La chance, c’est nous qui la provoquons !

Bill Cullen travaillait tard ce soir-là.

Son patron surgit brusquement:

« Ma secrétaire n’est pas là? »

« Non, Monsieur, elle est partie, il est déjà 19 heures! Est-ce que je peux faire quelque chose pour vous? »

« Mon pauvre gars ça m’étonnerait que tu puisse m’aider. Je voulais lui dicter un courrier urgent! »

« Je peux vous prendre en sténo, puis vous taper la lettre. »

« Toi? Tu connais la sténo? Et la dactylo? Mais tu es bien un de mes vendeurs, non? »
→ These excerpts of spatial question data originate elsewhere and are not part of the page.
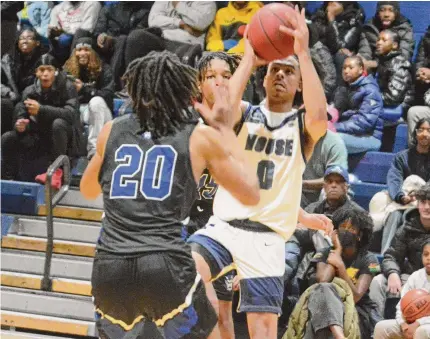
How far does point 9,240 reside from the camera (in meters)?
8.65

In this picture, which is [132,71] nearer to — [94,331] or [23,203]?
[94,331]

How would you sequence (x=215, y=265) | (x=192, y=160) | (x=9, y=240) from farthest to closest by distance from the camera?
1. (x=9, y=240)
2. (x=215, y=265)
3. (x=192, y=160)

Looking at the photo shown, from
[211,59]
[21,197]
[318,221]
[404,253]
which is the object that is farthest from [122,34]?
[318,221]

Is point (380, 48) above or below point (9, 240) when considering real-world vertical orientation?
above

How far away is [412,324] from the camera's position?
619 centimetres

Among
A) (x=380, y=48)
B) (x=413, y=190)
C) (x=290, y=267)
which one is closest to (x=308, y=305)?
(x=290, y=267)

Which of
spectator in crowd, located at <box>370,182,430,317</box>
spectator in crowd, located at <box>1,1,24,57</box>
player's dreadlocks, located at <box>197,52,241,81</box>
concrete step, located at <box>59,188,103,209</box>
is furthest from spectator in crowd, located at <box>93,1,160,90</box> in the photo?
player's dreadlocks, located at <box>197,52,241,81</box>

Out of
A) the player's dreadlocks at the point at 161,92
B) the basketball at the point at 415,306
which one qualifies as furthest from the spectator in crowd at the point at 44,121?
the player's dreadlocks at the point at 161,92

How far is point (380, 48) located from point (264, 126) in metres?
4.59

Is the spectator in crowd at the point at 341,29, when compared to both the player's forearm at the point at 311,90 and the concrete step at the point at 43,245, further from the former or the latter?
the player's forearm at the point at 311,90

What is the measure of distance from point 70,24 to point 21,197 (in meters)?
2.61

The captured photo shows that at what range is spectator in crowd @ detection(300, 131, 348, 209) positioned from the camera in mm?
7613

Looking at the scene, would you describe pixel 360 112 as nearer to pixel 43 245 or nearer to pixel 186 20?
pixel 186 20

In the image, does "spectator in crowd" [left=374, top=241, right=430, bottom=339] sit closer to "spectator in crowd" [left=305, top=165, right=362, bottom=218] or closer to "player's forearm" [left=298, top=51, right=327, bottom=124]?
"spectator in crowd" [left=305, top=165, right=362, bottom=218]
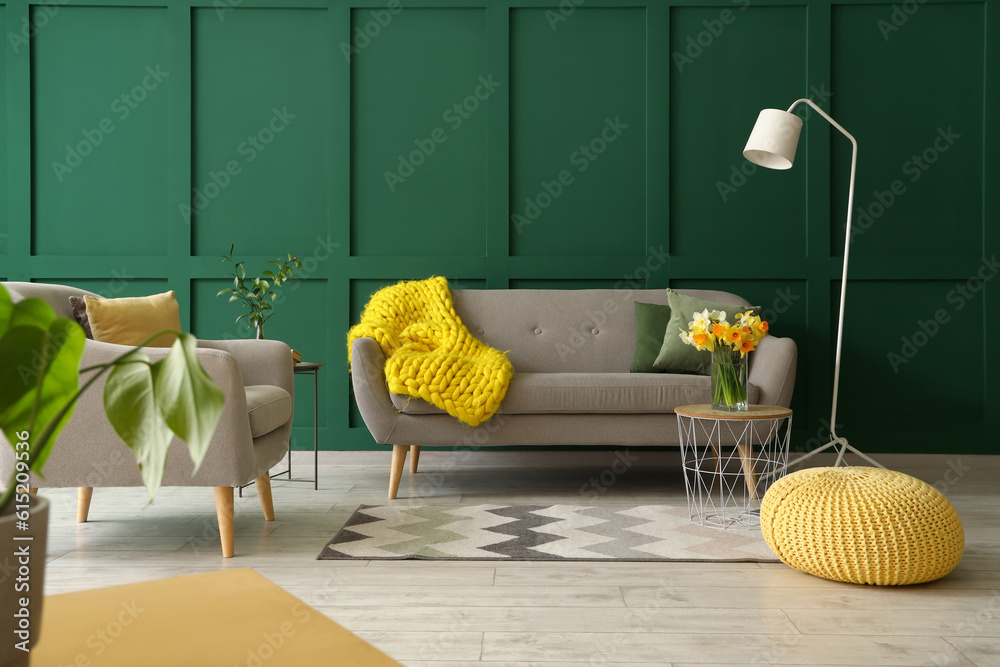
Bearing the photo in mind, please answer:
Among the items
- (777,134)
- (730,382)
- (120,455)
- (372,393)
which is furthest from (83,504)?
(777,134)

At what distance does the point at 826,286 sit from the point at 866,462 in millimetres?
900

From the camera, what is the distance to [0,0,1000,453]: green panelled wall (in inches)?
154

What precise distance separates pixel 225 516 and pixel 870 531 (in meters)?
1.84

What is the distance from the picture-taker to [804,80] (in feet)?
13.0

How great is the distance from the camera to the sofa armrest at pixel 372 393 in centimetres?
308

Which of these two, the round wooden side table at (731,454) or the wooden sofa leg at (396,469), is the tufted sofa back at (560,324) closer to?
the round wooden side table at (731,454)

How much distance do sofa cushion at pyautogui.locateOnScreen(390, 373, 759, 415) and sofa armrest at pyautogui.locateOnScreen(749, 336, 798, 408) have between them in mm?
49

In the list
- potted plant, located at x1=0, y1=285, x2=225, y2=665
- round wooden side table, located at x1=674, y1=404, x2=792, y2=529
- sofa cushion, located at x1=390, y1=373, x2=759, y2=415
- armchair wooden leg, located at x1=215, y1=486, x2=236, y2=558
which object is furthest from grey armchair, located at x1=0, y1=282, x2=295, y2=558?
potted plant, located at x1=0, y1=285, x2=225, y2=665

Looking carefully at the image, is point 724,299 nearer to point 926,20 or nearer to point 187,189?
point 926,20

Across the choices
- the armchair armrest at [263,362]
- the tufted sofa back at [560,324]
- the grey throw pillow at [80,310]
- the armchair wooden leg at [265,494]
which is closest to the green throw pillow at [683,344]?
the tufted sofa back at [560,324]

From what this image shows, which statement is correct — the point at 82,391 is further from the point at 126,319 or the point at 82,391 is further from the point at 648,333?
the point at 648,333

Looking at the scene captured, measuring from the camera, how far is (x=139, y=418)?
1.58 ft

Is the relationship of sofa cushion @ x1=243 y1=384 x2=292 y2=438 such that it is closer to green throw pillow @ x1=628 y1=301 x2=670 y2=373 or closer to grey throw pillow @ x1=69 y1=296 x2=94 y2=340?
grey throw pillow @ x1=69 y1=296 x2=94 y2=340

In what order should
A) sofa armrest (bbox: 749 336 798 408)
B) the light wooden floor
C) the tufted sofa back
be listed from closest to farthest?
the light wooden floor → sofa armrest (bbox: 749 336 798 408) → the tufted sofa back
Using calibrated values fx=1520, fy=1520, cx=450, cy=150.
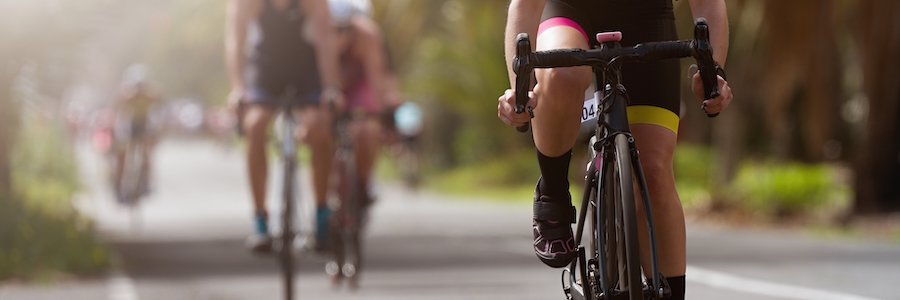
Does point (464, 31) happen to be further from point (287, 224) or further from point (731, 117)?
point (287, 224)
« Oui. Mais vous m’avez payé 25% des cours que j’ai suivi, alors je vous dois bien cela… »

« OK. »

Bill voyait bien que son patron ne le croyait qu’à moitié.

Il le prit en sténo, puis tapa la lettre, sans une faute de frappe.

Son patron regardait par-dessus son épaule.

« Extraordinaire! Je n’en crois pas mes yeux. C’est parfait! Bravo mon gars, pas une seule faute! »

Il prit son magnifique stylo Mont Blanc, apposa sa signature, et Bill ajouta, tout en mettant la lettre dans l’enveloppe qu’il venait de taper:

« Je vois que c’est un courrier urgent. Si vous voulez, comme c’est presque sur mon chemin, je le dépose dans la boîte aux lettres de votre correspondant et il la lira demain dès la première heure. »

« Ce serait génial. Jeune homme je veux vous voir à mon bureau demain à la première heure. »

Le lendemain, il fut nommé assistant personnel du patron à mi-temps. En un an il devint assistant à temps plein. Il apprit tout de son patron et devint un jour patron à son tour.

Il est aujourd’hui millionnaire.

SI quelqu’un vous demande de faire un kilomètre avec lui, faites en plutôt deux. Faites plus que ce qu’on attend de vous.